# What is being asked
Return, unchanged, every line from the start of the records through the line that contains "source: automated SDO event catalogue", including both of those lines.

Data records:

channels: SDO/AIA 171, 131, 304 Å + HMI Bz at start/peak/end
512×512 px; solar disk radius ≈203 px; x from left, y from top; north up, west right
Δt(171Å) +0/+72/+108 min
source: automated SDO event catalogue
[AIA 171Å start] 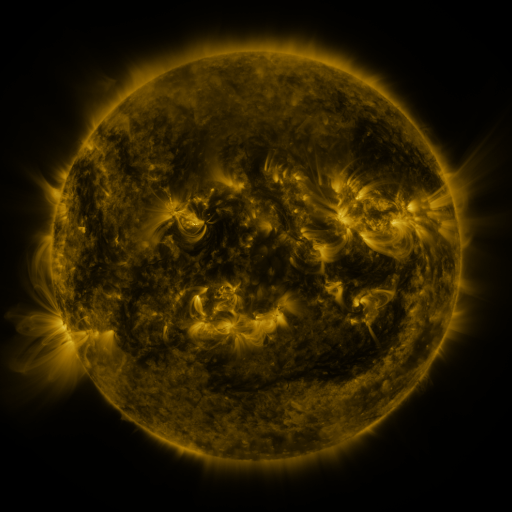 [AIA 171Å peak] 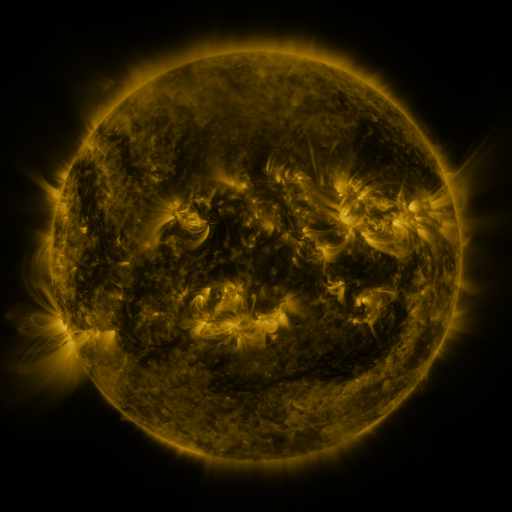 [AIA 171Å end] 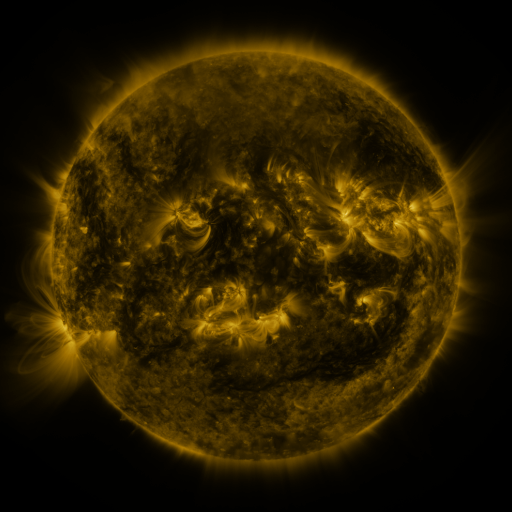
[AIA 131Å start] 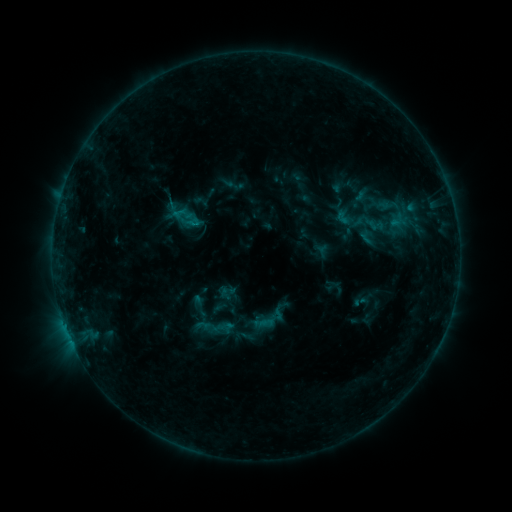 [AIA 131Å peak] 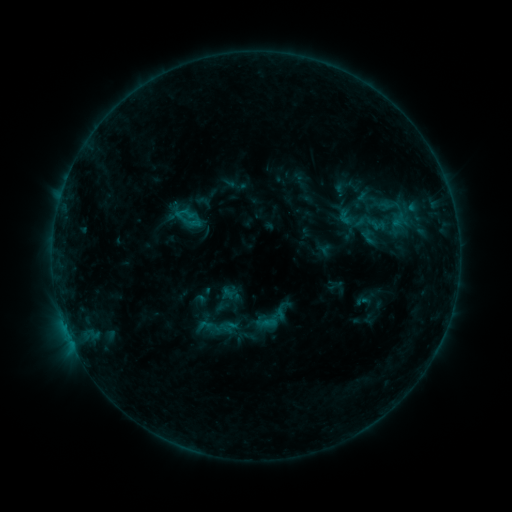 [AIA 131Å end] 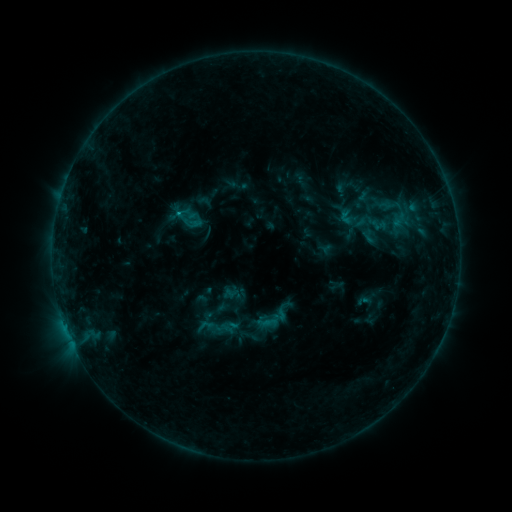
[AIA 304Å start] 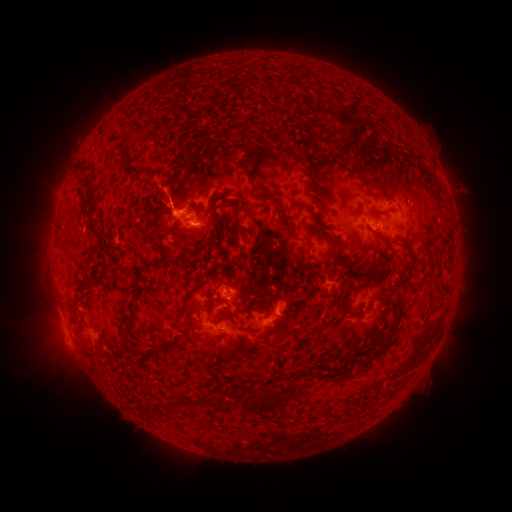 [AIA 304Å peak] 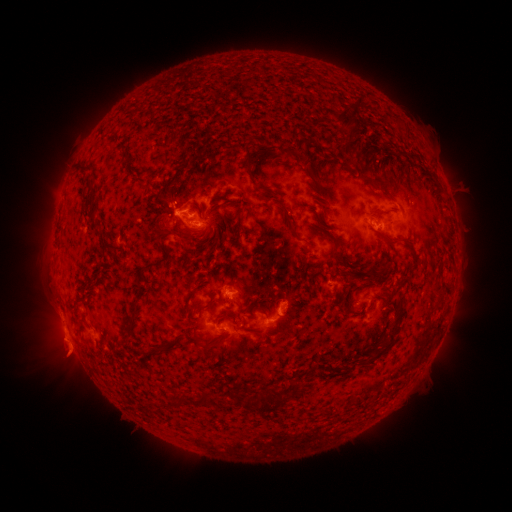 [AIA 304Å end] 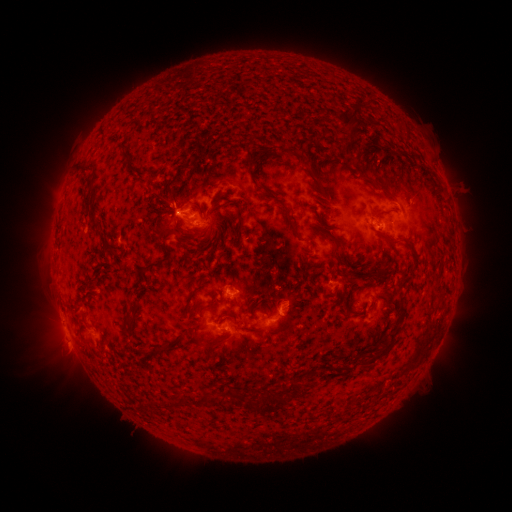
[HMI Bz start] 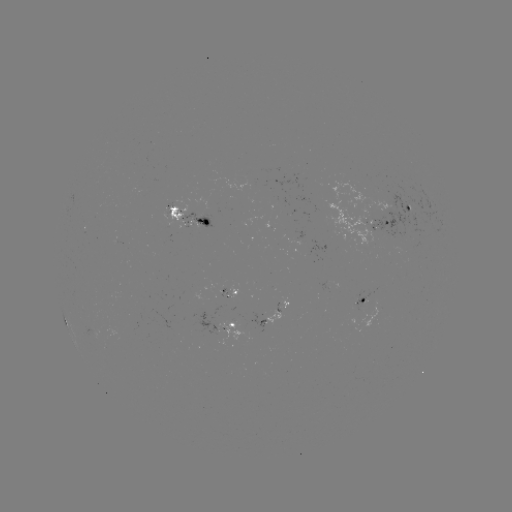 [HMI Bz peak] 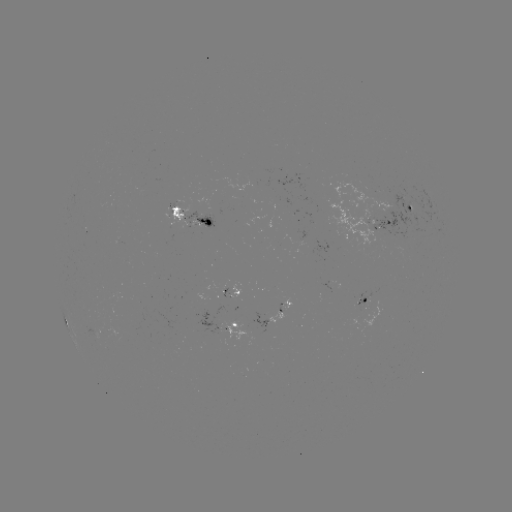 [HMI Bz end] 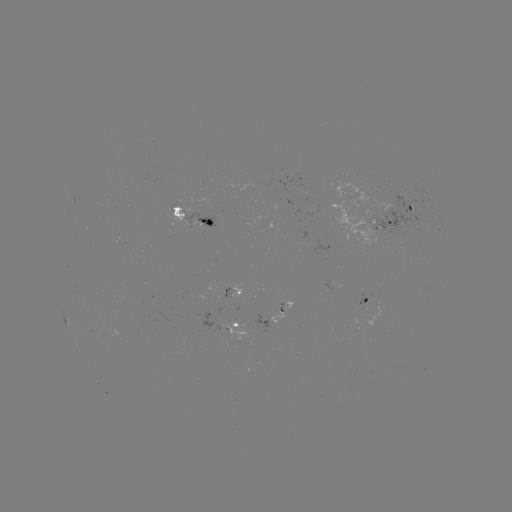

# Exercise solution
channels: SDO/AIA 171, 131, 304 Å + HMI Bz at start/peak/end
512×512 px; solar disk radius ≈203 px; x from left, y from top; north up, west right
Δt(171Å) +0/+72/+108 min
source: automated SDO event catalogue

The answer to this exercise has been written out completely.